WHAT YOU WILL DO: Reproduce verbatim the lines that begin with the one containing "Roughly how far" and run through the final line.

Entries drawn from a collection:
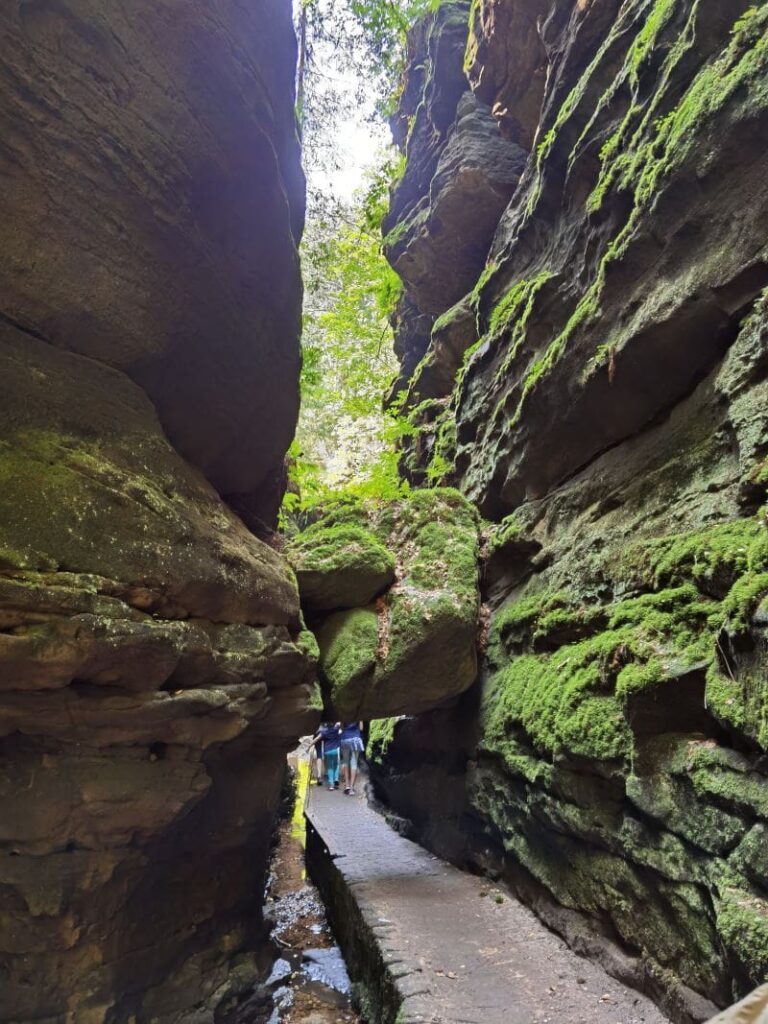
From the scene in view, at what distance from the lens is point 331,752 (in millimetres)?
15148

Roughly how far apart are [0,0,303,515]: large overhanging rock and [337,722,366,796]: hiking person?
9615 millimetres

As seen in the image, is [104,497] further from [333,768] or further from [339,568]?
[333,768]

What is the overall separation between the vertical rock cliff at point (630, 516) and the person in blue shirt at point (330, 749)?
156 inches

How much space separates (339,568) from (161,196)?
4.82 metres

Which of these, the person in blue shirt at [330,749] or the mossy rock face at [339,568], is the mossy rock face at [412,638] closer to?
the mossy rock face at [339,568]

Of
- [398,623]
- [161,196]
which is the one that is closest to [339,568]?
[398,623]

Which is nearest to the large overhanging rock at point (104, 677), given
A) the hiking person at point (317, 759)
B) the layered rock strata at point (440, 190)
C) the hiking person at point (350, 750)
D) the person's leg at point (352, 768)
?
the hiking person at point (350, 750)

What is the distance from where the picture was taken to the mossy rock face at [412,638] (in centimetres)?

WRITTEN REPLY:
Roughly how far apart are [0,0,303,515]: large overhanging rock and [337,722,366,796]: hiking person?
9615 millimetres

As seen in the image, is [104,497] further from [333,768] or further from [339,568]?
[333,768]

What is the overall separation between the vertical rock cliff at point (630, 516) and the person in blue shirt at point (330, 749)?
156 inches

How much space separates (339,568) from (161,196)?
4.82 metres

Which of these, the person in blue shirt at [330,749] or the mossy rock face at [339,568], is the mossy rock face at [412,638] closer to?
the mossy rock face at [339,568]

Of
- [398,623]
- [161,196]
which is the one that is closest to [339,568]?
[398,623]

Which is nearest to the large overhanging rock at point (104, 677), given
A) the hiking person at point (317, 759)
B) the layered rock strata at point (440, 190)
C) the hiking person at point (350, 750)
D) the person's leg at point (352, 768)
?
the hiking person at point (350, 750)

What is the distance from where the picture was taken to the mossy rock face at [412,638] (in centimetres)?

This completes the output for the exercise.